The fluorescent signals from all channels and cycles are compared to the codebook using a global (across all FOVs) maximum likelihood approach based on probabilistic modeling. This approach considers attributes such as punctum locations, their color and cycle of detections, and signal intensities.
Quality scores and controls
The cell-feature matrix and Xenium Analyzer’s secondary analyses only include transcripts with a Q-Score ≥ 20. Final Q-Scores are reported in the transcript data output files.
A Phred-style calibrated quality score is assigned to each decoded transcript to signify the confidence in the decoded transcript identity. The quality score is derived from the likelihood of the maximum likelihood codeword (i.e., the codeword that best explains the observed data), compared to the likelihood of other sub-optimal codewords. This yields a raw Q-Score. Codewords are then mapped to targets using the gene panel information.
Final Q-Scores are obtained first by putting the full range of raw Q-Scores into bins. Then, the raw Q-Scores in each bin are calibrated by the proportion of "Negative Control Codewords" in the bin. A final Q-Score is assigned to each raw Q-Score bin, to ensure that Q-Scores in each bin are correctly calibrated. Control probes are built into the process to ensure that the final Q-Scores are accurately calibrated.
- Negative control codewords are codewords in the codebook that do not have any probes matching that code. They are chosen to meet the same requirements as regular codewords and can be used to assess the specificity of the decoding algorithm.
- Negative control probes are probes that exist in the panels but target non-biological sequences. They can be used to assess the specificity of the assay.
- Unassigned codewords are unused codewords. There is no probe in a particular gene panel that will generate the codeword.
- The Deprecated codewords category is assigned to codewords that are not used in the Xenium Onboard Analysis pipeline.
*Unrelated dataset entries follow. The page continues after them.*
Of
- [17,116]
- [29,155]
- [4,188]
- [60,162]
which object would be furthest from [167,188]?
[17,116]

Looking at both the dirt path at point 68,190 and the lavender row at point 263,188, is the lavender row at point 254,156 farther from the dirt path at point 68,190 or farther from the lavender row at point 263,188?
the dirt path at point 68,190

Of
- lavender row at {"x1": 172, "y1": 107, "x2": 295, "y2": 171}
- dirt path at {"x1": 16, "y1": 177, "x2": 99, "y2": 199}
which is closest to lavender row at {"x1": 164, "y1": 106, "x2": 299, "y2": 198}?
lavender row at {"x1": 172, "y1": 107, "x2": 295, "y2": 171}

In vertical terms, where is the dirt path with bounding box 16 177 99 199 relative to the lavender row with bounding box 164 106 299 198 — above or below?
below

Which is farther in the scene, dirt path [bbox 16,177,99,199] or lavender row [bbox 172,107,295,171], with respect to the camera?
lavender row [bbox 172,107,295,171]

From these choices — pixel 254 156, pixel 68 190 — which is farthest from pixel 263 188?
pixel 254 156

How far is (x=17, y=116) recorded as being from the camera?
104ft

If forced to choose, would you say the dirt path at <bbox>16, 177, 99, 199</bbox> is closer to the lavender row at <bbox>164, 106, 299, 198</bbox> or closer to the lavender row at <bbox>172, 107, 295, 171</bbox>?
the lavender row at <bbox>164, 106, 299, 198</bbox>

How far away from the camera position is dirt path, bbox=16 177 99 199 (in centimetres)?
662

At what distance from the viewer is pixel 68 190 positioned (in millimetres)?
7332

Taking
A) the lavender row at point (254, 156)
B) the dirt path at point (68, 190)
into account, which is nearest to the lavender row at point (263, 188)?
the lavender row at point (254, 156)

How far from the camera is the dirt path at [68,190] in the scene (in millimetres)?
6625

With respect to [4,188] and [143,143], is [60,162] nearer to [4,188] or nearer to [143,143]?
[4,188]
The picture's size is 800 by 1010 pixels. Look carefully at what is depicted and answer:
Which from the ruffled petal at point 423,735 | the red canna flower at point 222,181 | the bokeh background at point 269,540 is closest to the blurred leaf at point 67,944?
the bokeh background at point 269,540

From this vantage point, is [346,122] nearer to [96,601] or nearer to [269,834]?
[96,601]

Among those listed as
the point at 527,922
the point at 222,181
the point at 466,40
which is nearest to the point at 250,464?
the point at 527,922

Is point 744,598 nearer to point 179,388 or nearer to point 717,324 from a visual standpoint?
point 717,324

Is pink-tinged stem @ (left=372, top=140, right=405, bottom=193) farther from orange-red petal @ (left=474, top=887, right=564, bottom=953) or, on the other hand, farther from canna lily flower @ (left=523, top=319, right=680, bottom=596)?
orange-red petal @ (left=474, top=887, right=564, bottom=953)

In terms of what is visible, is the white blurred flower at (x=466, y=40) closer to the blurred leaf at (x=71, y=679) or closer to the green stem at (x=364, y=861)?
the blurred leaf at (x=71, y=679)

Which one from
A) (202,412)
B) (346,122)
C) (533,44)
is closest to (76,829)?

After decoding, the results are combined from all FOVs. Duplicate decoded transcripts in overlapping regions between adjoining FOVs are reconciled into one transcript, based on a nearest neighbor analysis that considers transcript identity and Q-Score. The deduplicated transcripts are assigned global coordinates based on the reference morphology image obtained from the DAPI image processing step (
Xenium output data
The Xenium raw output data consists of decoded transcript counts and morphology images. These data reduce low-level internal sensor data as described above, preserving details needed to assess decoded transcript quality. Raw output and other standard output files derived from them are included in the Xenium output directory for each region. Because they represent raw data from the Xenium platform, decoded transcript counts and morphology images should be archived for possible off-instrument reprocessing and reproducibility (also see Archiving Xenium data).
Decoded and deduplicated transcripts in 3D with Q-Scores ≥ 20 are assigned to directly overlapping segmented cells to produce a cell-feature matrix. This matrix can be analyzed using conventional and novel single cell and spatial analysis approaches, facilitating integration with existing single cell and spatial datasets.
Xenium’s onboard analysis uses the same algorithms as Cell Ranger for single cell gene expression for performing secondary analysis on the cell-feature matrix (PCA, UMAP, graph-based clustering, differential expression analysis). t-SNE projection is not supported in Xenium onboard analysis.